Senators' investments beat the Standard & Poor's 500 by an average 12 percent a year from 1993 to 1998, according to the study by Alan J. Ziobrowski of Georgia State University and colleagues at three other schools. The study found that during the boom years of 1993-98, a majority of US Senators were trading stocks - and beating the market by 12 percentage points a year on average. By comparison, corporate insiders beat the market by 5 percent, and typical households underperformed by 1.4 percent.
There is a consistent rise in stock prices in the month prior to the announcement date, but with hundreds of takeovers every year, prosecutions on this score happen every couple of years only, and usually because the pigs got into options, where their activity really stuck out.
Prior to the 9/11 attacks, there was unusually heavy activity in airline put options the week prior, and yet, no arrests made.
Were the Senators actively trading? Or do they have to hire folks to do that for them?
I don't know what's more distressing: Senators profiting from insider information, or the fact that they might be running off the floor of the senate to log onto etrade and look at some technical charts.
"I don't know what's more distressing: Senators profiting from insider information, or the fact that they might be running off the floor of the senate to log onto etrade and look at some technical charts."

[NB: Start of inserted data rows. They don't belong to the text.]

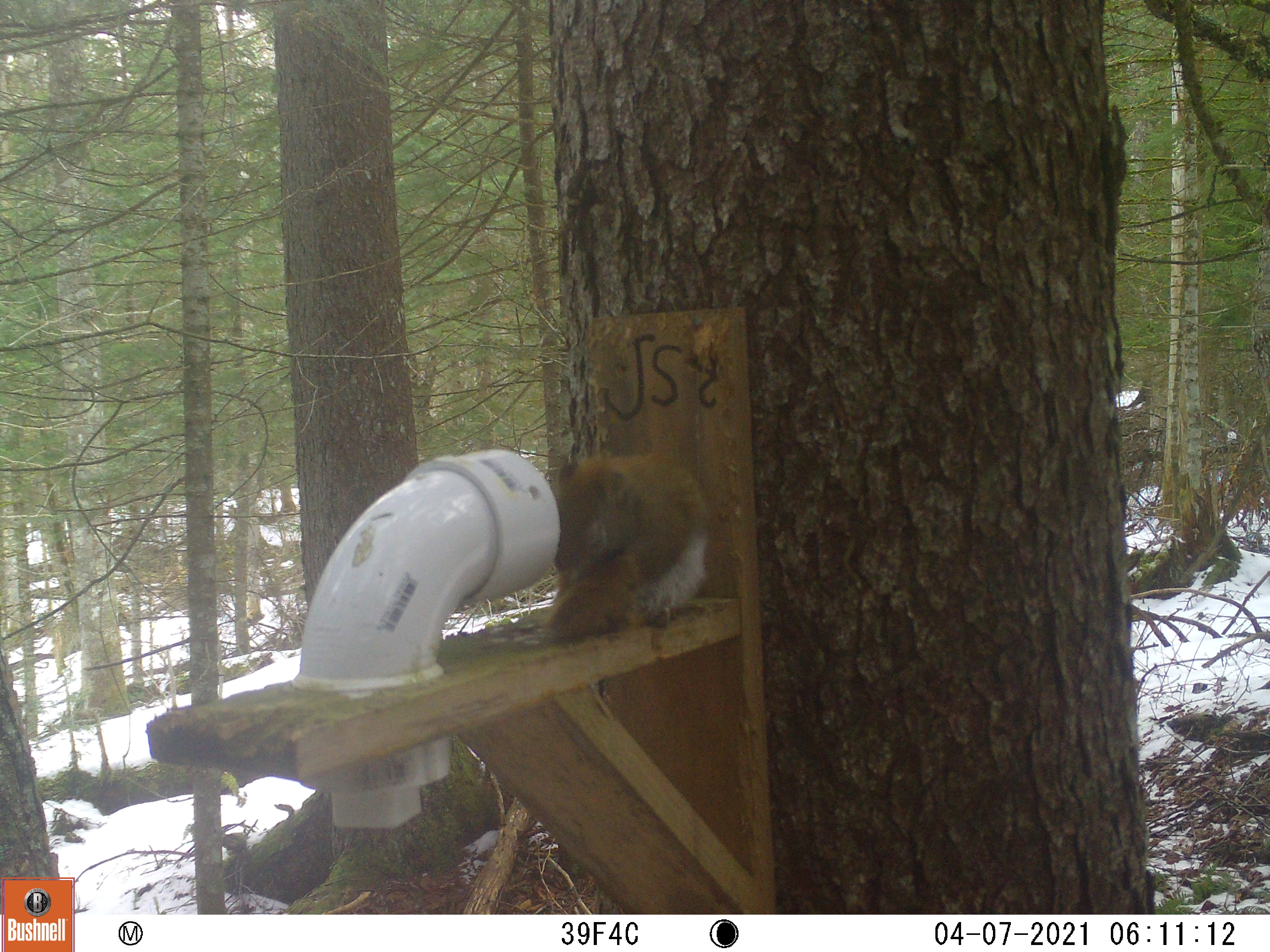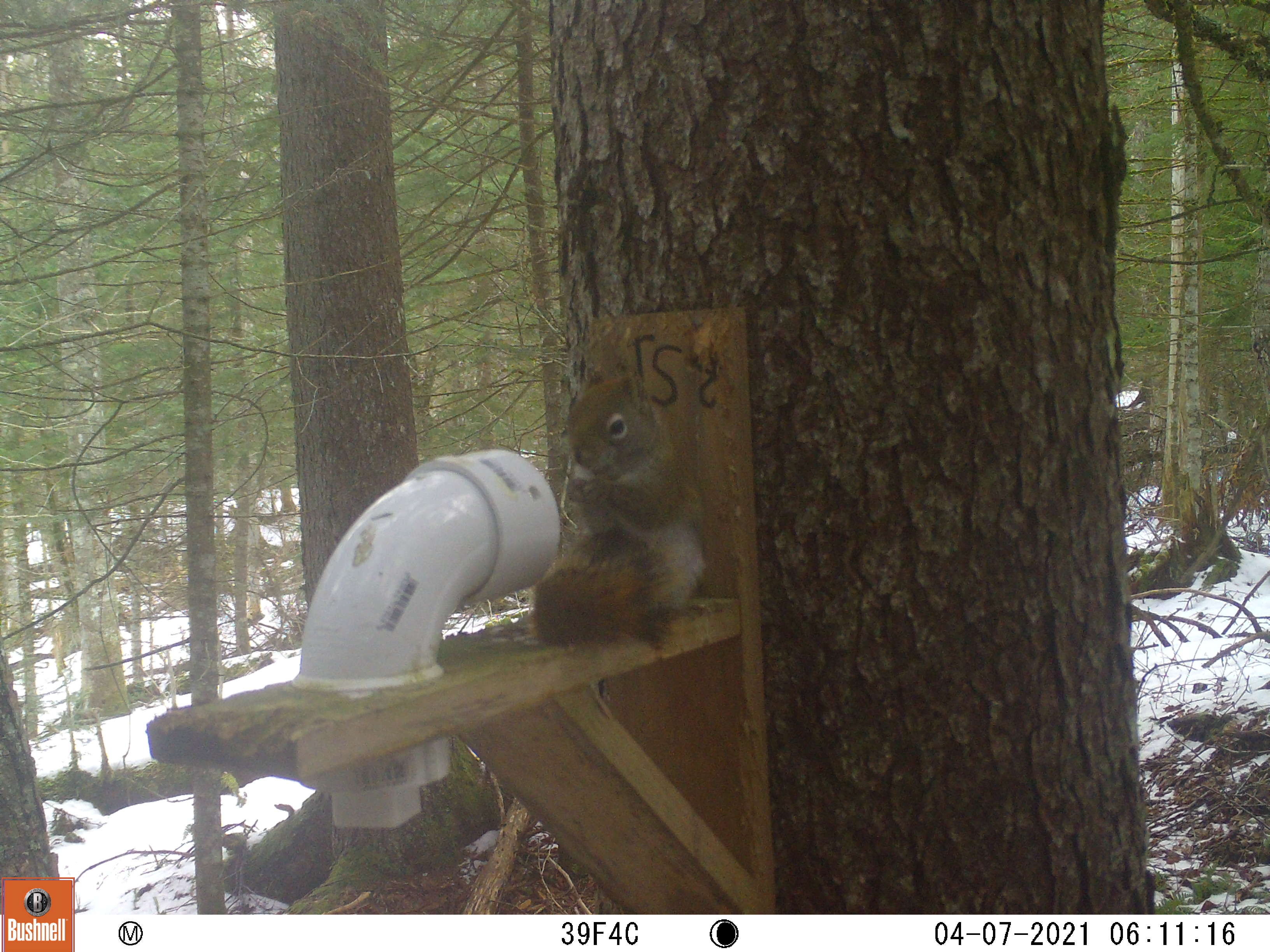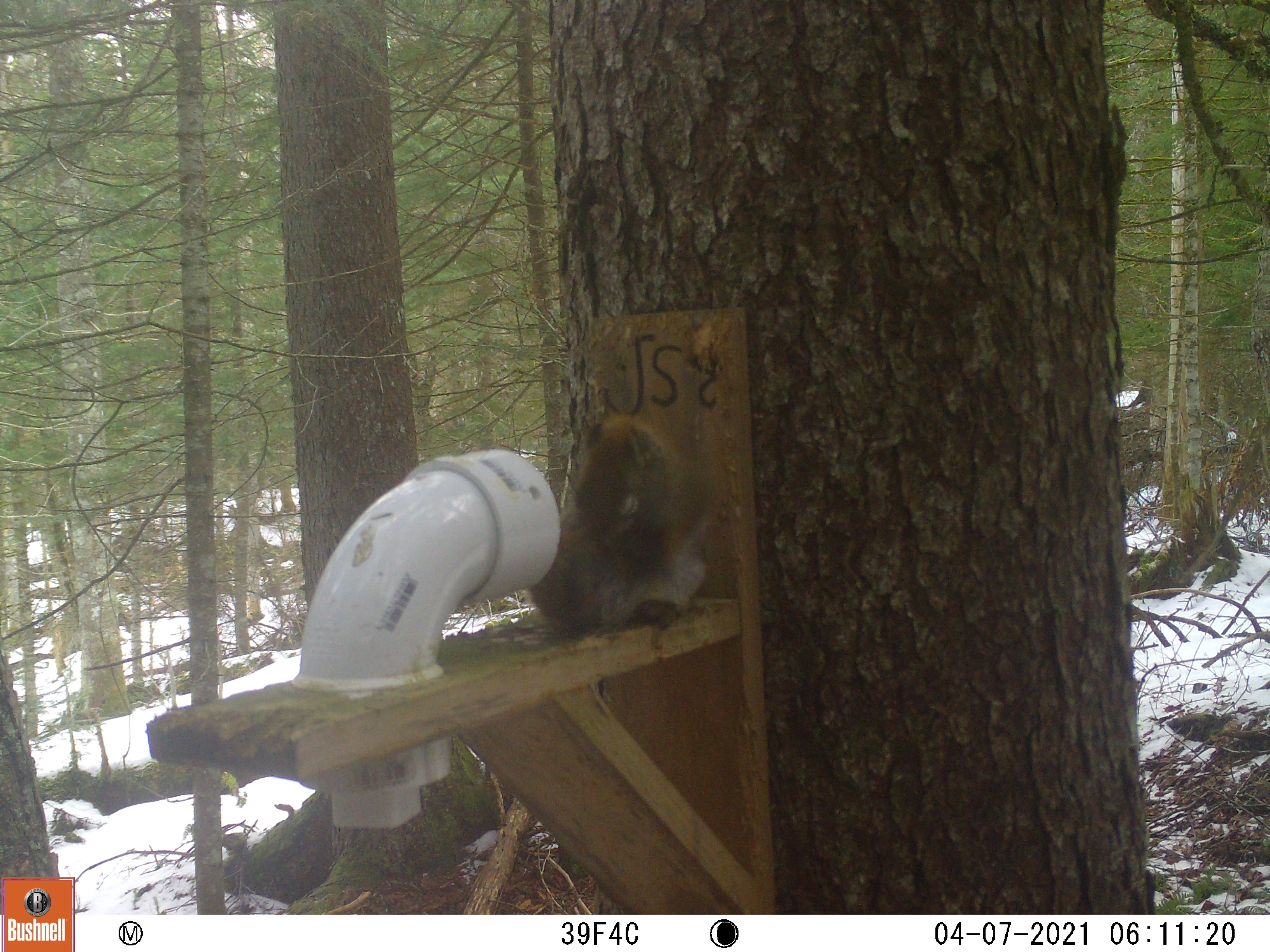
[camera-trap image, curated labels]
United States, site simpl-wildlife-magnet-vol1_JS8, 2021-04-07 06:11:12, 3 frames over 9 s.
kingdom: Animalia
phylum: Chordata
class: Mammalia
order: Rodentia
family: Sciuridae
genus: Tamiasciurus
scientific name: Tamiasciurus hudsonicus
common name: red squirrel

Funny, perhaps worse, back in the late 90's I knew a woman who said that her surgeon husband traded net stocks between operations.
Tried to leave a longer comment earlier. Maybe they're moderated or a clicked the wrong option.
Eric, you commented on the credit market woes before but now that there is a serious unwinding, you are silent. Even El Erian says that most banking institutions are insufficiently capitalized.
I hear credit traders are swapping CDS contracts like baseball cards lately to bypass leh?